The content platform’s profiling session revealed that the rate limiter’s synchronized block accounted for 34% of all lock wait time. The critical section performed a TreeMap.headMap().size() call to count requests in the current window. Replacing TreeMap with a circular buffer of atomic counters eliminated the lock entirely:

// SLOW: TreeMap under synchronized for sliding window rate limit
public class SlidingWindowRateLimiter {

    private final TreeMap<Long, Integer> windows = new TreeMap<>();
    private final int maxRequests;
    private final long windowMillis;

    public SlidingWindowRateLimiter(int maxRequests, long windowMillis) {
        this.maxRequests = maxRequests;
        this.windowMillis = windowMillis;
    }

    public synchronized boolean tryAcquire() {
        long now = System.currentTimeMillis();
        long cutoff = now - windowMillis;
        windows.headMap(cutoff).clear();
        int total = windows.values().stream()
                          .mapToInt(Integer::intValue).sum();
        if (total >= maxRequests) {
            return false;
        }
        windows.merge(now, 1, Integer::sum);
        return true;
    }
}

// FAST: Fixed-window approximation with AtomicInteger array
public class AtomicSlidingWindowRateLimiter {

    private final AtomicInteger[] buckets;
    private final AtomicLong currentBucketIndex = new AtomicLong(0);
    private final int maxRequests;
    private final long bucketDurationMillis;
    private volatile long lastResetTime;

    public AtomicSlidingWindowRateLimiter(int maxRequests,
                                          long windowMillis,
                                          int numBuckets) {
        this.maxRequests = maxRequests;
        this.bucketDurationMillis = windowMillis / numBuckets;
        this.buckets = new AtomicInteger[numBuckets];
        for (int i = 0; i < numBuckets; i++) {
            buckets[i] = new AtomicInteger(0);
        }
        this.lastResetTime = System.currentTimeMillis();
    }

    public boolean tryAcquire() {
        advanceBuckets();
        int total = 0;
        for (AtomicInteger bucket : buckets) {
            total += bucket.get();
        }
        if (total >= maxRequests) {
            return false;
        }
        int idx = (int) (currentBucketIndex.get() % buckets.length);
        buckets[idx].incrementAndGet();
        return true;
    }

    private void advanceBuckets() {
        long now = System.currentTimeMillis();
        long elapsed = now - lastResetTime;
        long bucketsToAdvance = elapsed / bucketDurationMillis;
        if (bucketsToAdvance > 0) {
            for (long i = 0; i < Math.min(bucketsToAdvance, buckets.length); i++) {
                int idx = (int) ((currentBucketIndex.get() + 1 + i) % buckets.length);
                buckets[idx].set(0);
            }
            currentBucketIndex.addAndGet(bucketsToAdvance);
            lastResetTime = now;
        }
    }
}

The lock-free version is not a drop-in replacement.
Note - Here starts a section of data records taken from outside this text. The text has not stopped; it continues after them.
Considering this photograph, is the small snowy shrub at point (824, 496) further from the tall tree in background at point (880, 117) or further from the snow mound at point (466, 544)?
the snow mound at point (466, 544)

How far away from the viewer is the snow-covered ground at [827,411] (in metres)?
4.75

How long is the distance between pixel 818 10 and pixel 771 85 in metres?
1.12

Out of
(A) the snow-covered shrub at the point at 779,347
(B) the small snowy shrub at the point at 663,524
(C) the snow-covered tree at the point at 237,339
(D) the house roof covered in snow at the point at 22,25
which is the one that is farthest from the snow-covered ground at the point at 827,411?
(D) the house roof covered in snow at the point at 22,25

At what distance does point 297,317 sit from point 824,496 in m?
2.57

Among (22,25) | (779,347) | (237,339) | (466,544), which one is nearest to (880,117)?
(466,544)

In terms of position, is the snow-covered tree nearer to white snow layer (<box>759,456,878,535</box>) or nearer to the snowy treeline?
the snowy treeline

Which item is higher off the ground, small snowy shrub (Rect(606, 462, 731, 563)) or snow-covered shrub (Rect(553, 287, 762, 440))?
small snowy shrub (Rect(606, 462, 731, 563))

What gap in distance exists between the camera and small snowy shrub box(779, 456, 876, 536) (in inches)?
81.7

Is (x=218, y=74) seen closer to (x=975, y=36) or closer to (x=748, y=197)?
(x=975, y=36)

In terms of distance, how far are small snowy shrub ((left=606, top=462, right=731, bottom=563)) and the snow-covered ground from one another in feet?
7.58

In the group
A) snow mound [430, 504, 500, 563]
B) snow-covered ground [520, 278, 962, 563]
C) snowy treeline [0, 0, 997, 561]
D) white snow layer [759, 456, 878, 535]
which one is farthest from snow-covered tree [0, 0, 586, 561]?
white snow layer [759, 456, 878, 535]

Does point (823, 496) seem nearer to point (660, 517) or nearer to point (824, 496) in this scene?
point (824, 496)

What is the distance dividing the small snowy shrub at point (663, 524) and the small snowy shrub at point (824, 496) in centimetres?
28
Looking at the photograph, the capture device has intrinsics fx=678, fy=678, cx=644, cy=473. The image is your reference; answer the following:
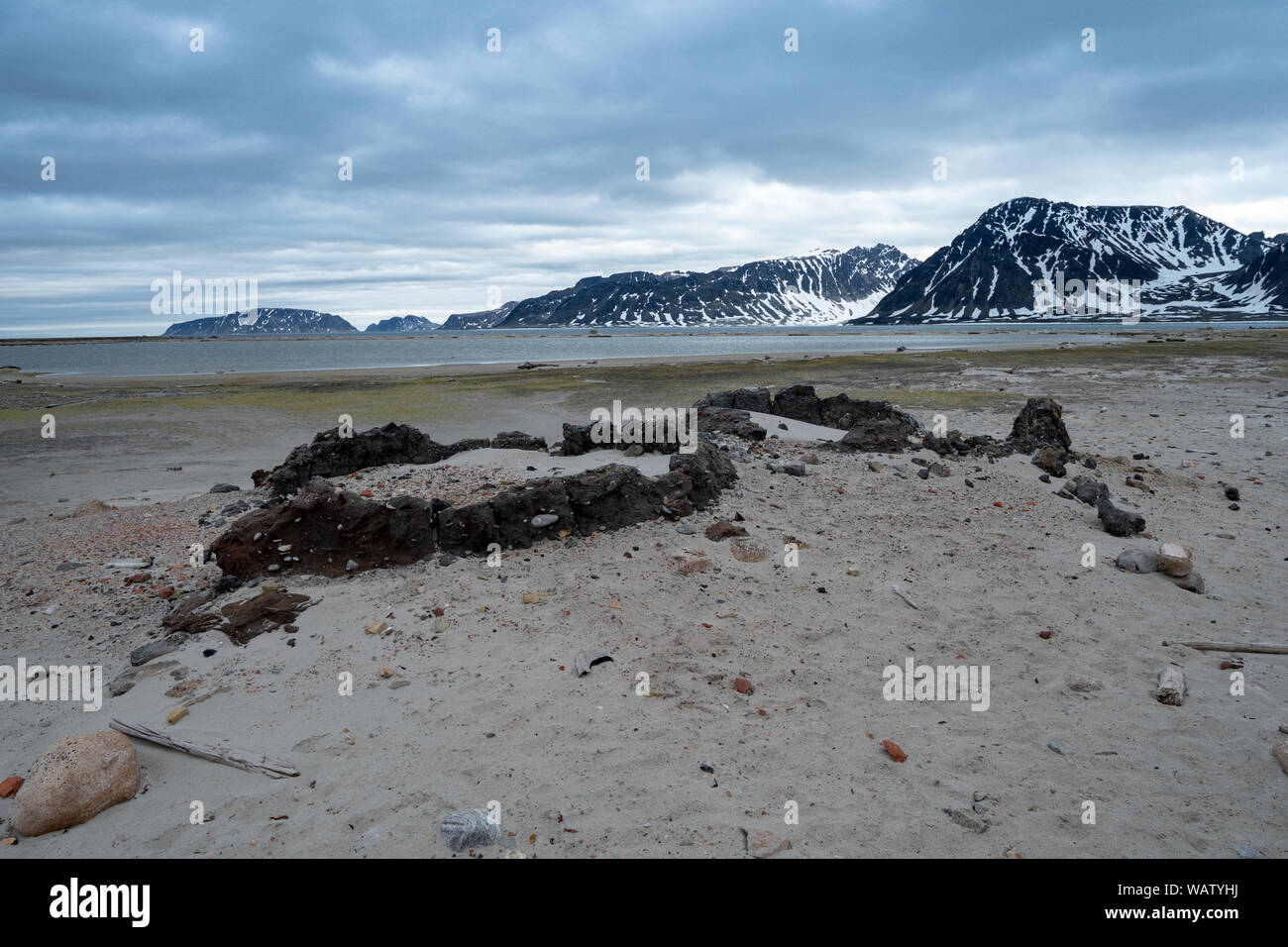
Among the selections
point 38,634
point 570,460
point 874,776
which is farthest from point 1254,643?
point 38,634

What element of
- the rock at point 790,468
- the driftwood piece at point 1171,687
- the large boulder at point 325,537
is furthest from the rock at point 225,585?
the driftwood piece at point 1171,687

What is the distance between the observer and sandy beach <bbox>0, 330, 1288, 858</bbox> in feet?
15.1

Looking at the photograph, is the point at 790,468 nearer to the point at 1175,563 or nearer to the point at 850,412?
the point at 1175,563

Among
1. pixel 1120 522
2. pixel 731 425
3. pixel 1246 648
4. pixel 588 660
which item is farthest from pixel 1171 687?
pixel 731 425

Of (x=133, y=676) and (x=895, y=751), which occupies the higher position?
(x=133, y=676)

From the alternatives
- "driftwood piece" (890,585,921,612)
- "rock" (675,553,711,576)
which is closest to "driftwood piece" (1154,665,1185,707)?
"driftwood piece" (890,585,921,612)

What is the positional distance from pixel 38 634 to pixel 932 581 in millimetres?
10249

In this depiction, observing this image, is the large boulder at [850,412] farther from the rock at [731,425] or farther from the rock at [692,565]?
the rock at [692,565]

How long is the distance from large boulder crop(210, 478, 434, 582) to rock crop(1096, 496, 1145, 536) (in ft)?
33.0

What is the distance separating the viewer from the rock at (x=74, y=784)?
15.0 feet

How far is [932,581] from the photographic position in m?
8.62

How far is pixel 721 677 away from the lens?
6.43 m

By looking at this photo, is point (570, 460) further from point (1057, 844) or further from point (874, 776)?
point (1057, 844)

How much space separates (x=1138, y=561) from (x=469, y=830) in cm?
908
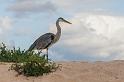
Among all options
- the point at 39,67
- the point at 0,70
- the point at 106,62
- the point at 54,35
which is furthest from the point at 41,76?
the point at 54,35

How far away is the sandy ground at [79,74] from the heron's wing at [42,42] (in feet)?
8.61

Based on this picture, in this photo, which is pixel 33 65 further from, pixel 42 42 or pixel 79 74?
pixel 42 42

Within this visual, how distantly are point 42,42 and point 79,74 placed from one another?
383cm

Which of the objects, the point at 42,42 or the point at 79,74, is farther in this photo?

The bucket advancement has a race condition: two threads might both advance the window and reset buckets concurrently. For rate limiting, this is acceptable. The window might be slightly wider than configured. For strict correctness, you would need a CAS loop on the lastResetTime update. But for rate limiting, approximate correctness at 10x throughput is the right trade-off.

The Decision Tree

Is the shared state a single counter? Use LongAdder (write-heavy) or AtomicLong (need exact read-after-write).
Is the access pattern read-heavy (10:1 or higher)? Use StampedLock with optimistic reads.
Do you need fair ordering? Use ReentrantLock(true). Accept 10-15% throughput reduction for guaranteed FIFO.
Is the critical section under 100ns? Let the JIT handle lock coarsening. Use synchronized for clarity if thread count stays under 4.
Is the critical section over 1μs? Split the lock or move work outside the critical section. No lock primitive saves you from a long hold time.
Can you eliminate the lock entirely? Lock-free structures (ConcurrentHashMap, LongAdder, atomic variables) beat every lock under high contention.

Thread count under 4 is where synchronized is acceptable. Above 4 concurrent threads on the same lock, switch to ReentrantLock at minimum. Above 8 threads with read-heavy access, StampedLock is the only reasonable choice.